_Items from a data source:_
====

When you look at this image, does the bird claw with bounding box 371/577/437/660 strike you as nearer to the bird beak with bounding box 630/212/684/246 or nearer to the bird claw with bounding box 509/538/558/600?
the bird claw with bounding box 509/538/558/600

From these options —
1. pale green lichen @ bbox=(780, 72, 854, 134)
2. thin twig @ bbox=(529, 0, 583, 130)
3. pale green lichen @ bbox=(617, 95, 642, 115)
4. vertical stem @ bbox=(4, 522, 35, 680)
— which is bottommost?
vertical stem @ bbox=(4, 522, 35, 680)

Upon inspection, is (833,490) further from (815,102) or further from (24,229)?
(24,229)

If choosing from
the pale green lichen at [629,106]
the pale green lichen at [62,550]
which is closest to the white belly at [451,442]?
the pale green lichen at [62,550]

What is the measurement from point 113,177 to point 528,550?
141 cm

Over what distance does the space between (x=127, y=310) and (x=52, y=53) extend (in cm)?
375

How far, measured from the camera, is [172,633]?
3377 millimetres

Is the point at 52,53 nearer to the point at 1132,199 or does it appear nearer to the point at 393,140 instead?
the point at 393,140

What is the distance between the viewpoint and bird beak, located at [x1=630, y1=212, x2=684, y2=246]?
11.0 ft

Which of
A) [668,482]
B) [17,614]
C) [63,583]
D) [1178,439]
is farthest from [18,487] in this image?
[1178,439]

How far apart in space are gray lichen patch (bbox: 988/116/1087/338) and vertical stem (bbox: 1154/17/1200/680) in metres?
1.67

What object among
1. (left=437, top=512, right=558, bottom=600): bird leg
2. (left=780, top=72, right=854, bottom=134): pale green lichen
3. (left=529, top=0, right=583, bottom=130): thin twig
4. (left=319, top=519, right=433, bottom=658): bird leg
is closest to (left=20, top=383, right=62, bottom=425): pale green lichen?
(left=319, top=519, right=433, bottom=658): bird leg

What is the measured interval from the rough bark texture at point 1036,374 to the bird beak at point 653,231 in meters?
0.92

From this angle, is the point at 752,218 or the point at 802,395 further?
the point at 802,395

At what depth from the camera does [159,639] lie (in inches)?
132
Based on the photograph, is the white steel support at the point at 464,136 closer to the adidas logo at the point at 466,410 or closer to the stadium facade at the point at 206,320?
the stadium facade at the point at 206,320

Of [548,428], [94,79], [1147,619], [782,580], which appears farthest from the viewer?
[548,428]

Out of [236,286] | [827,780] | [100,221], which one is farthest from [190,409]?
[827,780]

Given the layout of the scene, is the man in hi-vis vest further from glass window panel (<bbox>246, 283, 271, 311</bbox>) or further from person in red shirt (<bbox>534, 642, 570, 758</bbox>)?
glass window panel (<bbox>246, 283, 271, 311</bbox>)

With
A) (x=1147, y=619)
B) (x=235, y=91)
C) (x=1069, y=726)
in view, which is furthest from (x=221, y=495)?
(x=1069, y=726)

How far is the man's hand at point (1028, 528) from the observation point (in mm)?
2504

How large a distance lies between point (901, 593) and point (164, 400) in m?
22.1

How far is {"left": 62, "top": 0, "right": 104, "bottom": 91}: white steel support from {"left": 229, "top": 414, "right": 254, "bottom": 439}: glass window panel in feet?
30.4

====

Update the items by replacing every occurrence of "bird beak" with "bird bill". Leave all other text unchanged.

_Task answer:_
When you look at this image, does the bird claw with bounding box 371/577/437/660 strike you as nearer to the bird bill with bounding box 630/212/684/246 or nearer to the bird claw with bounding box 509/538/558/600?
the bird claw with bounding box 509/538/558/600

From these options —
1. pale green lichen @ bbox=(780, 72, 854, 134)
2. thin twig @ bbox=(529, 0, 583, 130)
3. pale green lichen @ bbox=(617, 95, 642, 115)
4. vertical stem @ bbox=(4, 522, 35, 680)
— which is bottommost?
vertical stem @ bbox=(4, 522, 35, 680)

Upon inspection, is (833,490) further from (815,102) or further from (24,229)?
(24,229)

If choosing from
the pale green lichen at [629,106]
the pale green lichen at [62,550]
which is closest to the white belly at [451,442]?
the pale green lichen at [62,550]

What is the measurement from point 113,177 to point 528,550?
141 cm

Over what distance does the space between (x=127, y=310) and (x=52, y=53) extend (in cm)?
375

How far, measured from the camera, is [172,633]?
3377 millimetres

Is the point at 52,53 nearer to the point at 1132,199 or does it appear nearer to the point at 393,140 instead?
the point at 393,140

What is the distance between the viewpoint and bird bill, located at [x1=630, y1=212, x2=684, y2=246]?
11.0 ft

Which of
A) [668,482]
B) [17,614]
C) [63,583]
D) [1178,439]
is farthest from [18,487] in this image?
[1178,439]

How far apart in space are gray lichen patch (bbox: 988/116/1087/338) and vertical stem (bbox: 1154/17/1200/680) in metres?
1.67

What object among
1. (left=437, top=512, right=558, bottom=600): bird leg
2. (left=780, top=72, right=854, bottom=134): pale green lichen
3. (left=529, top=0, right=583, bottom=130): thin twig
4. (left=319, top=519, right=433, bottom=658): bird leg
is closest to (left=20, top=383, right=62, bottom=425): pale green lichen?
(left=319, top=519, right=433, bottom=658): bird leg

What is the measured interval from the rough bark texture at point 1036,374 to the bird bill at point 653,231 in meters?
0.92

From this angle, is the point at 752,218 or the point at 802,395 further?
the point at 802,395

At what depth from the camera does [159,639] lie (in inches)?
132
Based on the photograph, is the white steel support at the point at 464,136 closer to the adidas logo at the point at 466,410 or closer to the stadium facade at the point at 206,320?
the stadium facade at the point at 206,320

Of [548,428], [94,79], [1147,619], [782,580], which appears farthest from the viewer?
[548,428]

Out of [236,286] | [827,780] | [100,221], which one is farthest from [190,409]?
[827,780]

Given the layout of the scene, is the man in hi-vis vest further from glass window panel (<bbox>246, 283, 271, 311</bbox>) or further from person in red shirt (<bbox>534, 642, 570, 758</bbox>)?
glass window panel (<bbox>246, 283, 271, 311</bbox>)

With
A) (x=1147, y=619)
B) (x=235, y=91)
C) (x=1069, y=726)
in view, which is furthest from (x=221, y=495)?
(x=1069, y=726)

How far is the man's hand at point (1028, 528) from the observation point (in mm)?
2504

How large a distance lies between point (901, 593) and point (164, 400) in m?
22.1

How far is {"left": 62, "top": 0, "right": 104, "bottom": 91}: white steel support from {"left": 229, "top": 414, "right": 254, "bottom": 439}: glass window panel in feet?
30.4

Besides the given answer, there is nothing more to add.